Problem set ▸
(1) In the movie review, write out the passage starting at "After the mind" and ending at "him this time.", changing "worldwide sensation" to "global hit".
(2) Summarize the movie review in two sentences.

Text provided ▸
:::
Taken 2 Movie Review

Monday, October 08, 2012



After the mind blowing and insanely action packed action thriller Taken  became a worldwide sensation, much of it thanks to breathless action scenes and the embodiment of a warrior like Liam Neeson , a sequel was all but inevitable. Neeson was back on board, Maggie Grace  and Famke Janssen  go with him this time.

Let’s flashback with Taken,(Let me tell you that if you haven’t seen Taken, then go watch it first before you watch Taken 2 so that you won’t get baffled with the next movie) Bryan, a retired CIA agent, went to Paris to save his daughter Kim (Maggie Grace), abducted by white-slave traders. In the sequel, directed by Olivier Megaton from a script by Robert Mark Kamen and producer Luc Beson, Murad (Rade Serbedzija), father of the gang leader whom Bryan had hunted down and killed, swears a mission of vengeance on behalf of his son and all the grieving widows, mothers and orphans in the Albanian underworld. Learning that Bryan has invited Kim and her mother Lenore or Lennie (Famke Janssen) for a family-rehab vacation in Istanbul, Murad kidnaps Bryan and Lenore, while the frazzled but resourceful Kim escapes another covey of killers in the hotel and combs the city to find her parents.
:::
Source material ▸
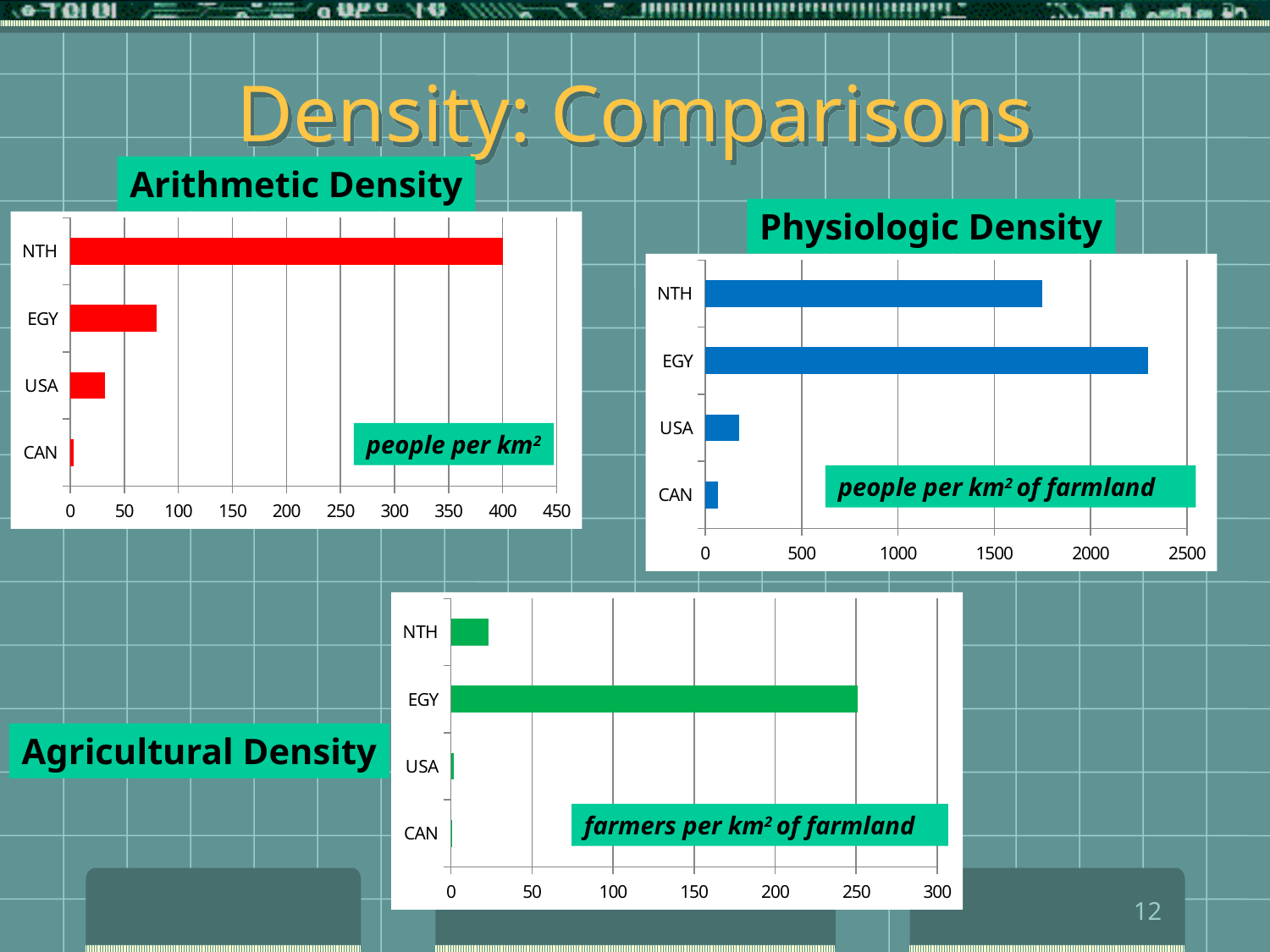
How many countries are shown in the Agricultural Density chart? 4 What kind of chart is the Physiologic Density chart? bar chart In the Arithmetic Density chart, is the value for EGY greater or less than 100? less In the Arithmetic Density chart, which country has the lowest value? CAN In the Physiologic Density chart, which country has the highest value? EGY In the Physiologic Density chart, which country has the lowest value? CAN In the Physiologic Density chart, is the value for NTH greater or less than 1500? greater In the Physiologic Density chart, which is larger, the value for USA or the value for CAN? USA In the Arithmetic Density chart, what is the value for NTH? 400 In the Arithmetic Density chart, which country has the highest value? NTH In the Agricultural Density chart, which country has the highest value? EGY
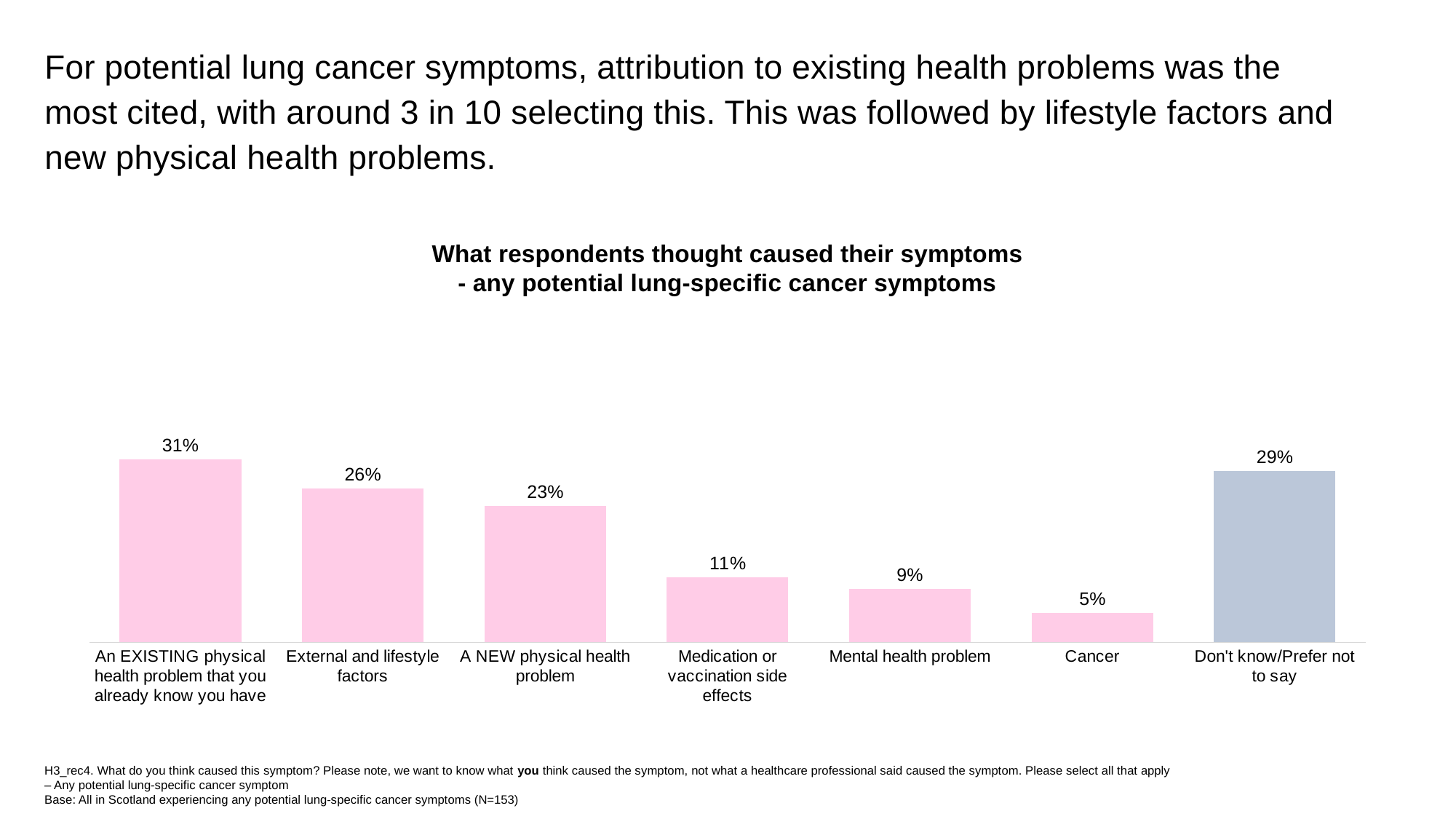
What percentage of respondents attributed their symptoms to an existing physical health problem that they already know they have? 31% Which is larger: the value for External and lifestyle factors or the value for Don't know/Prefer not to say? Don't know/Prefer not to say Which category has the lowest value? Cancer What value is shown for Don't know/Prefer not to say? 29% How many categories are shown in the chart? 7 What is the difference between the values for A NEW physical health problem and Mental health problem? 14 percentage points Which category has the highest value? An EXISTING physical health problem that you already know you have What percentage is shown for Medication or vaccination side effects? 11% What kind of chart is shown on the slide? Bar chart Which bar is shown in a different colour (grey-blue) from the others? Don't know/Prefer not to say What value is shown for External and lifestyle factors? 26% What is the title of the chart? What respondents thought caused their symptoms - any potential lung-specific cancer symptoms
:::
Responses for each task ▸
(1)
After the mind blowing and insanely action packed action thriller Taken  became a global hit, much of it thanks to breathless action scenes and the embodiment of a warrior like Liam Neeson , a sequel was all but inevitable. Neeson was back on board, Maggie Grace  and Famke Janssen  go with him this time.

(2) After Taken became a worldwide sensation, a sequel was all but inevitable, and Liam Neeson returns with Maggie Grace and Famke Janssen. In Taken 2, directed by Olivier Megaton, Murad, father of the gang leader Bryan killed, kidnaps Bryan and Lenore during their vacation in Istanbul, while Kim escapes the killers at the hotel and searches the city for her parents.